We have all heard the stories of scattered individuals or groups of non-Jewish people who did try to intervene. How amazing that was. I have a Dutch friend who was six at that time and living with his family in Holland. His father had been caught for hiding Jews and was shot in front of the family. Is there any greater love than to lay down our life for what we believe in? In spite of, or maybe because of what his family experienced, my friend continued in his tenacious love for and sacrificial support of the Jewish people all of his life.

My heart goes out to the Polish people. But my husband, my children, my grandchildren are Jewish. We are missing so many who did not survive. Nothing can be done to right the terrible wrong that was done to the Jewish people in Poland and the surrounding countries. We must decide now what we will do if we are confronted with such heinous crimes against humanity – any humanity. It has to not matter which person or people are being targeted for annihilation.
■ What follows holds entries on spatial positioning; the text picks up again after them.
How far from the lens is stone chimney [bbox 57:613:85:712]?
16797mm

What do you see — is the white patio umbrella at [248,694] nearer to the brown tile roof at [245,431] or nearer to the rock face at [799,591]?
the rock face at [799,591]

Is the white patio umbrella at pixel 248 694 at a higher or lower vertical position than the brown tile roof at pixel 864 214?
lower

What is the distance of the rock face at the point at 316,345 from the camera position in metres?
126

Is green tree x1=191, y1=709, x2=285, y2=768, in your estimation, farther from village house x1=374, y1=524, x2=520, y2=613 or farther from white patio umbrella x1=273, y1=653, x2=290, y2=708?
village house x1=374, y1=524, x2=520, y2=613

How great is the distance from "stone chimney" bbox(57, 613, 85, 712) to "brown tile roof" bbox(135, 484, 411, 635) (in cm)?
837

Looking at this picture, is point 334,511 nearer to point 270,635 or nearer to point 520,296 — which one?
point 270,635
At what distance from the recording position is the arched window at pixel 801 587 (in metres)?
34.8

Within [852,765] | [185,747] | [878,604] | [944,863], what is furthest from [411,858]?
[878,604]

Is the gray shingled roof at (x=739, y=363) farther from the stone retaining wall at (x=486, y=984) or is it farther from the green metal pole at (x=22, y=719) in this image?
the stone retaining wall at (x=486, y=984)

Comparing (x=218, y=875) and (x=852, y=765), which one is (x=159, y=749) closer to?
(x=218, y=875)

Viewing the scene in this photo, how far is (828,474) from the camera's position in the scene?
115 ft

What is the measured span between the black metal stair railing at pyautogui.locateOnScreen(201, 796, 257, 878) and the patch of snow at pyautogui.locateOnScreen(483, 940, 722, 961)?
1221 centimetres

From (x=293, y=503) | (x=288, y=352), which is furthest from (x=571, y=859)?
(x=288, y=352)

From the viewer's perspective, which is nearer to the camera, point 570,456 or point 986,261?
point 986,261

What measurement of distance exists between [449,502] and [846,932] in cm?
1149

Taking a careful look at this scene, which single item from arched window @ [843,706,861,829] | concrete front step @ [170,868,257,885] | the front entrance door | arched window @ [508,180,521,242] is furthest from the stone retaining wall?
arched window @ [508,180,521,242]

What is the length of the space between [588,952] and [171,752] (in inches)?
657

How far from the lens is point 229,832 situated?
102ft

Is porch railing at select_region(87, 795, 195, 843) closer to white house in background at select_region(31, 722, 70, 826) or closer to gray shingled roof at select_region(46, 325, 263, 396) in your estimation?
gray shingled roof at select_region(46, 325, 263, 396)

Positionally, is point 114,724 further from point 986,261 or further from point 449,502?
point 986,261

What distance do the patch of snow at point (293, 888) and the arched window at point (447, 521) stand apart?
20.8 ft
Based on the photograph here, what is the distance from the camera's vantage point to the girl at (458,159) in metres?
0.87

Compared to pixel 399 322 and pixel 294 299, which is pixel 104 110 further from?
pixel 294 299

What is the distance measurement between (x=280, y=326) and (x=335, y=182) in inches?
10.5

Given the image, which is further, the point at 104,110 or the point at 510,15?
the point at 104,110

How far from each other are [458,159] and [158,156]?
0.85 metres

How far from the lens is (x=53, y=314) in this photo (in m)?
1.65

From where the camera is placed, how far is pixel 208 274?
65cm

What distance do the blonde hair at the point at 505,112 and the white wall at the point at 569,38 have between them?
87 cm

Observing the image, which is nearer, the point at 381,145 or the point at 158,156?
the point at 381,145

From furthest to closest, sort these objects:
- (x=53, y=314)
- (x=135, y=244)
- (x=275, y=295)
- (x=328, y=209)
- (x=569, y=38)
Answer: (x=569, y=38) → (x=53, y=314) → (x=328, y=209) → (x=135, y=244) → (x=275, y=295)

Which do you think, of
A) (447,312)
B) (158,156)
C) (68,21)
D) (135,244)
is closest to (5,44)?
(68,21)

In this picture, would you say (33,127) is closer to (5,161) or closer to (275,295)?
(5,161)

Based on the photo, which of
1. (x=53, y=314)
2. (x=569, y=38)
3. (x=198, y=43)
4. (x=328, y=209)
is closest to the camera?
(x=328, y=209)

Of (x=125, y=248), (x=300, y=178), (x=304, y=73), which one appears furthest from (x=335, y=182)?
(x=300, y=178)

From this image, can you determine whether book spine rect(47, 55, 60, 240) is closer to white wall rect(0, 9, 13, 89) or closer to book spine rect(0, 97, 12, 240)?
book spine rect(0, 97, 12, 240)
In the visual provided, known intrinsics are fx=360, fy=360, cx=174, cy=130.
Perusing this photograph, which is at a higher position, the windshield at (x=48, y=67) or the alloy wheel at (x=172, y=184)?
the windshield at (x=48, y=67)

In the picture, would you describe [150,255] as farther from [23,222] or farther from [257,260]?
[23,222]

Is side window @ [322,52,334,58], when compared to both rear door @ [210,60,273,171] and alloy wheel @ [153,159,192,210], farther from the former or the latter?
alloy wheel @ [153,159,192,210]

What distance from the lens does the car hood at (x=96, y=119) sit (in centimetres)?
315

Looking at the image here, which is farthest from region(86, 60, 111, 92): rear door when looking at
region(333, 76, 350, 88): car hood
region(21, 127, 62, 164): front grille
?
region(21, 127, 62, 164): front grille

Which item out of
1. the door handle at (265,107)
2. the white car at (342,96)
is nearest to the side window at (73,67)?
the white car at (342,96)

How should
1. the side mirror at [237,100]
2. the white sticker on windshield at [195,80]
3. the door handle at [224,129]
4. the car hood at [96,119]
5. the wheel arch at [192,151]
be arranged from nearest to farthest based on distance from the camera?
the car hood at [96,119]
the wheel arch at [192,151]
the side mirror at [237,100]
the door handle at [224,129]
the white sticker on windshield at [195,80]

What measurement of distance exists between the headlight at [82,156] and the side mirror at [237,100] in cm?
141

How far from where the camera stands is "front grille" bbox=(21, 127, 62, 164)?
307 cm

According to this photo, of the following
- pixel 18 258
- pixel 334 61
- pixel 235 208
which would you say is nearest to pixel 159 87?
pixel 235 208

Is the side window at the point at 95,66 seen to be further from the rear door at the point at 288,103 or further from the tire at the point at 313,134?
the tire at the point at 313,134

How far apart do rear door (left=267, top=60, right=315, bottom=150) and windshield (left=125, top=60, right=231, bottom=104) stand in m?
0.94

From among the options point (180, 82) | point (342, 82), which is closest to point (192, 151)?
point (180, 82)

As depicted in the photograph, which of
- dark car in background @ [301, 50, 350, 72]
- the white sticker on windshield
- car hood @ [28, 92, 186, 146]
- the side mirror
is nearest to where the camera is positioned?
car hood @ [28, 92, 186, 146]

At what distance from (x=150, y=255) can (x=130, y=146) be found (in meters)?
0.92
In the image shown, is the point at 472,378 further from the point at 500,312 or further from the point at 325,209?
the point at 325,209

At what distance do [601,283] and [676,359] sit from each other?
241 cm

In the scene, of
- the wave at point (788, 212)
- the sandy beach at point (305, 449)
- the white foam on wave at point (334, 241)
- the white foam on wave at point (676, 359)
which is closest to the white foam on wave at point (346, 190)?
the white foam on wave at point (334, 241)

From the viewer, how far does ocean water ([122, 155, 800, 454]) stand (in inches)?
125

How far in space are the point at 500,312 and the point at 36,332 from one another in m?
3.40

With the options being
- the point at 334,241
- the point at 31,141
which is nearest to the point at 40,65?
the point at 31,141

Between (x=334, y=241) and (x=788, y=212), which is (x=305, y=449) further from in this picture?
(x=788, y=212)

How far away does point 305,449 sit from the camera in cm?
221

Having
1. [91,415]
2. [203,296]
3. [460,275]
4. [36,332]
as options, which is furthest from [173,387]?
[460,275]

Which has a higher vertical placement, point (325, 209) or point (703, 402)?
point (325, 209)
We must say, “Never again.”

Full circle, back to the Muppet movie and the owner of the diner who employed “all kinds.” When asked why he had rats working for him, the implication being, of course, that rats were the lowest of the low – vermin that bear and spread disease - even with that, his comeback was his all-inclusive refrain, “Peoples is Peoples.”

Oh, that we could be that wise. We will find no one people just like us. No matter our opinion, our beliefs, every one of us is just trying to eke out a meaningful life on this orb. The fact that we all share this same planet should also inform our compassion for all. We can’t tell anyone to go home for there is but the one home.

I side with our rat-hiring friend and many wise counselors when I echo, if we allow anyone, any group to diminish the human value of any person or people, we truly diminish us all.  And the next “peoples” to be transported to their doom could be ours.